Fortaleza 291 anos: Por uma Cidadde para todos


Hoje, aniversário de Fortaleza, o IAB-CE lança a série de Artigos “Fortaleza 291 anos”, uma reunião de artigos refletindo sobre a Cidade por Arquitetos e Urbanistas. Durante todo este mês, eles serão publicados no site do IAB-CE.O primeiro texto da série, escrito pelo Arquiteto  e Urbanista  Beto Almeida reflete por que, Fortaleza não é uma cidade para todos.
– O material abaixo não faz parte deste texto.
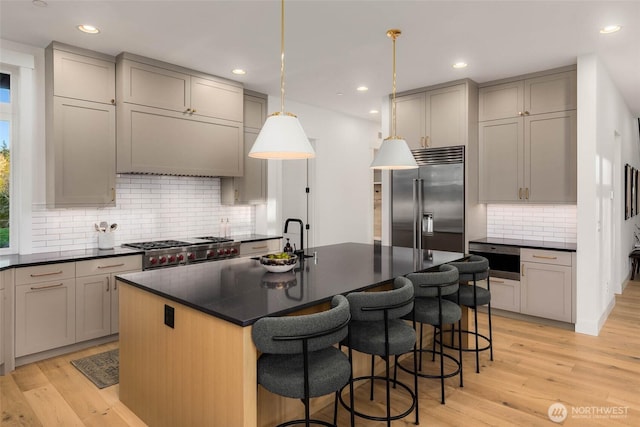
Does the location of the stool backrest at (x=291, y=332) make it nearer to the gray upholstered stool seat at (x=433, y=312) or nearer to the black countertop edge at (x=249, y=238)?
the gray upholstered stool seat at (x=433, y=312)

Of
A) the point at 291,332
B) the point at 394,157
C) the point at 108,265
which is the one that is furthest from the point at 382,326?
the point at 108,265

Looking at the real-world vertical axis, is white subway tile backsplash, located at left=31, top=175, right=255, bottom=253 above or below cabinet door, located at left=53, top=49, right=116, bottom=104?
below

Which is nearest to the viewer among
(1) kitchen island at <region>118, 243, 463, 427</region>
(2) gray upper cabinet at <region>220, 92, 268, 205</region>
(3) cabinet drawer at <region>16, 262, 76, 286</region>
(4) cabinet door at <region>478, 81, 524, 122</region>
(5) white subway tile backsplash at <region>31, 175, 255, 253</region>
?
(1) kitchen island at <region>118, 243, 463, 427</region>

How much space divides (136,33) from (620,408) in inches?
192

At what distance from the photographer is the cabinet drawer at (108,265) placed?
12.3 feet

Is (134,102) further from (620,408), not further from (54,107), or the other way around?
(620,408)

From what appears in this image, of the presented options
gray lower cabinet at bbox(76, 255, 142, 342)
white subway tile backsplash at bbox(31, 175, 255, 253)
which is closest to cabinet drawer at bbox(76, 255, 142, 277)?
gray lower cabinet at bbox(76, 255, 142, 342)

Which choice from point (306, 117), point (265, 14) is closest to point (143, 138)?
point (265, 14)

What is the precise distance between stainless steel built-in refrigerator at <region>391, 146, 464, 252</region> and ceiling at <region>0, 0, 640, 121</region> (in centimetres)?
108

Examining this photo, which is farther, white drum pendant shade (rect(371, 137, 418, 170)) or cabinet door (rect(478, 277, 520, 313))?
cabinet door (rect(478, 277, 520, 313))

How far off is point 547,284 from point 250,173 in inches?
152

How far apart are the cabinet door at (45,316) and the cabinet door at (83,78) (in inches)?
71.2

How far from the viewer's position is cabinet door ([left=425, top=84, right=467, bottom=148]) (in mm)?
5055

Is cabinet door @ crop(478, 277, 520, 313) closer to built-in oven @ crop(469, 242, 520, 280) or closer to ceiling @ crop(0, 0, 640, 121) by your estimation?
built-in oven @ crop(469, 242, 520, 280)
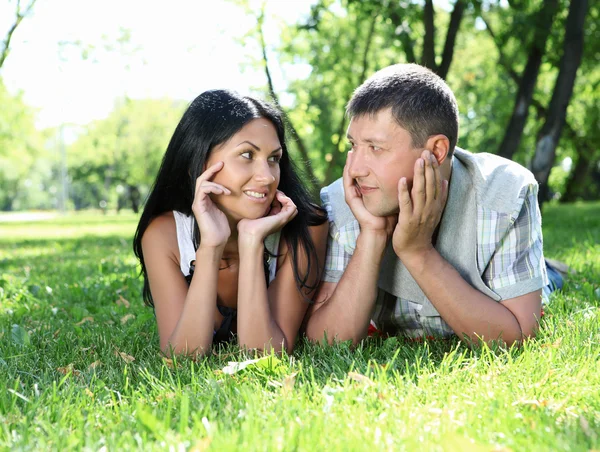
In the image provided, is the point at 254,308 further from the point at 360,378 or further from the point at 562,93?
the point at 562,93

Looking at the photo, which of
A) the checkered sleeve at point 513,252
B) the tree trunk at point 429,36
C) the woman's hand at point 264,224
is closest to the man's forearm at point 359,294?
the woman's hand at point 264,224

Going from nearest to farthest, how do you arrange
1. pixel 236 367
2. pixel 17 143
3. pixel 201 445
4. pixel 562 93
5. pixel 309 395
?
pixel 201 445 → pixel 309 395 → pixel 236 367 → pixel 562 93 → pixel 17 143

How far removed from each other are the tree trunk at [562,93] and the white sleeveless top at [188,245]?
7376mm

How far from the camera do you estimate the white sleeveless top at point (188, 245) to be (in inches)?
143

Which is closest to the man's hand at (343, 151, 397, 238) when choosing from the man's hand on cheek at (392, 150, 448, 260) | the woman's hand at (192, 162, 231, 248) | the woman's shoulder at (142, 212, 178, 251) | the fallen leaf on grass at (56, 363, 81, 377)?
the man's hand on cheek at (392, 150, 448, 260)

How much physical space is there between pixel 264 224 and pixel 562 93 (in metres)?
8.45

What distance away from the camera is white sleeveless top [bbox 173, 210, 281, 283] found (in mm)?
3635

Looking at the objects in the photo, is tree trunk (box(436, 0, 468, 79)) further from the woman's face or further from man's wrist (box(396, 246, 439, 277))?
man's wrist (box(396, 246, 439, 277))

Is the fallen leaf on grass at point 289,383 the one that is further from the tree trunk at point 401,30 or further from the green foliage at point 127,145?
the green foliage at point 127,145

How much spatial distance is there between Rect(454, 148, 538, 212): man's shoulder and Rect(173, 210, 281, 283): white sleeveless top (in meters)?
1.12

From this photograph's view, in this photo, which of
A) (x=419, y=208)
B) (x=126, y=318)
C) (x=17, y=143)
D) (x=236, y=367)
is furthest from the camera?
(x=17, y=143)

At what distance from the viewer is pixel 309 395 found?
2.48 m

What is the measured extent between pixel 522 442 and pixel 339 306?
1488 millimetres

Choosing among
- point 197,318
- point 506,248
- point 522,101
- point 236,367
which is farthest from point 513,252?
point 522,101
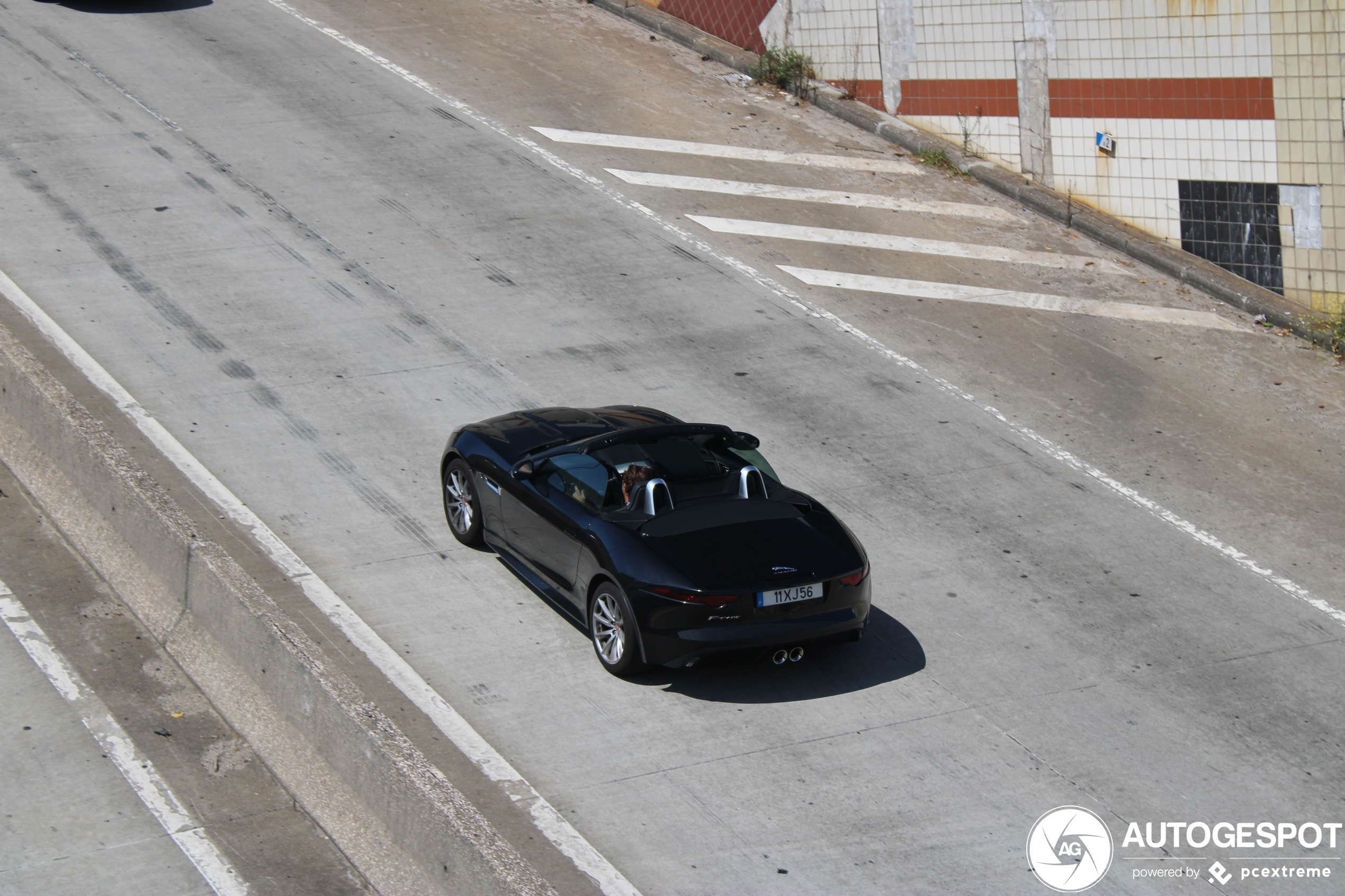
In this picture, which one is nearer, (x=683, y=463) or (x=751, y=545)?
(x=751, y=545)

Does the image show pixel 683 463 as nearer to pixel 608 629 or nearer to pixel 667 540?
pixel 667 540

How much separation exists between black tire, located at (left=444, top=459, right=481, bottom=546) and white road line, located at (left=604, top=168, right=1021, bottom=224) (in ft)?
26.0

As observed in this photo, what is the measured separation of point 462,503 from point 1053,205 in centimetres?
998

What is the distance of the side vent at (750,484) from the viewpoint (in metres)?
8.46

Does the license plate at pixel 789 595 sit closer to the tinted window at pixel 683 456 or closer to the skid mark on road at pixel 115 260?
the tinted window at pixel 683 456

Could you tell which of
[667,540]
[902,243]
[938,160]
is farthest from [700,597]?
[938,160]

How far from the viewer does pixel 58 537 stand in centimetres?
930

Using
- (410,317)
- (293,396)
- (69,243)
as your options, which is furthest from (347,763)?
(69,243)

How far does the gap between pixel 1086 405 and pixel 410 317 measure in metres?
6.25

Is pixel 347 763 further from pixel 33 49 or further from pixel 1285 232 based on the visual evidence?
pixel 33 49

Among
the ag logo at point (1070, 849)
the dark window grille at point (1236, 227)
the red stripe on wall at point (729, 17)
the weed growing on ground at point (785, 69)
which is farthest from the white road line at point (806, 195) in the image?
the ag logo at point (1070, 849)

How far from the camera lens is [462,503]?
9.35m

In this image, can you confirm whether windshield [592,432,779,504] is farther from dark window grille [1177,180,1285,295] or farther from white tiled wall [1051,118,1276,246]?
white tiled wall [1051,118,1276,246]

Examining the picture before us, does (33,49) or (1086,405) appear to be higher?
(33,49)
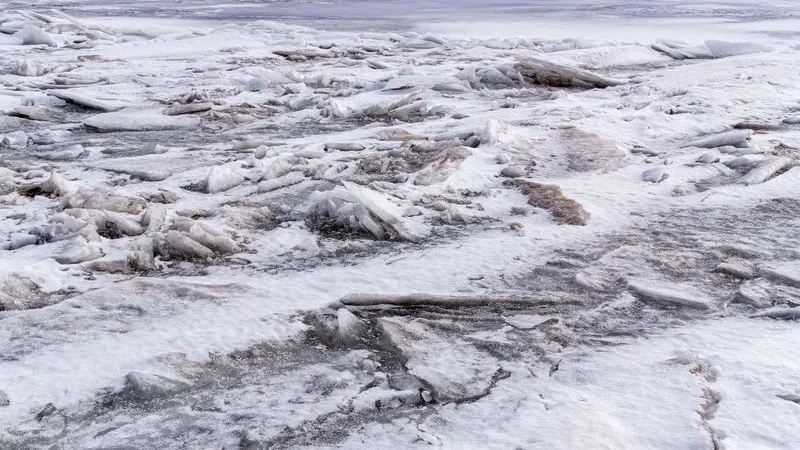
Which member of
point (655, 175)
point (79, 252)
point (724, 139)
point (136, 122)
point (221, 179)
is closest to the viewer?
point (79, 252)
O Instituto de Arquitetos do Brasil - Departamento do Ceará, reafirmando seu papel histórico em defesa da qualidade ambiental e urbanística das cidades do estado, e, de forma especial, de Fortaleza,  compreende ser necessário intensificar o debate acerca dos graves problemas  que afligem a população de uma das maiores metrópoles do Brasil. Assim,  na data em que é comemorada a fundação da capital cearense, há quase três séculos, o IAB-CE dá continuidade ao  debate sobre a questão urbana, missão que abraçou desde sua inauguração, precisamente numa quinta-feira, 18 de abril de 1957, há sessenta anos."A quinta maior cidade do país (...),vem, mais e mais, se constituindo em um funesto exemplo de negação da cidadania pela desconsideração ao atendimento dos direitos mais elementares do homem e da sua dignidade". As palavras são do arquiteto José Alberto de Almeida, sócio e ex- presidente do IAB-CE, além de ter integrado o Conselho Superior do Brasil. Beto atendeu ao convite da diretoria do nosso instituto para avivar o debate, que almejamos ampliar e aprofundar, permanentemente.


Você pode conferir  também ,o texto integral no site do IAB-CE aqui.

Fortaleza, por uma cidade de todos


Beto Almeida
Inverter as prioridades é assumir a ética da equidade, dando mais a quem tem menos, menos a quem tem mais, o mínimo a quem tem muito e nada para quem tem tudo. (Isso não é um provérbio chinês)

As cidades brasileiras, em especial as grandes metrópoles, são o retrato perfeito de uma sociedade que se construiu e se reproduz sobre a exploração da maioria da população. Ao longo do tempo as cidades foram se constituindo, não em um espaço de convivência, mas, no locus da segregação, da exclusão e onde a marginalidade ganha espaços, a violência confronta o Estado, e Fortaleza, a nossa cidade, não escapa a essa constatação.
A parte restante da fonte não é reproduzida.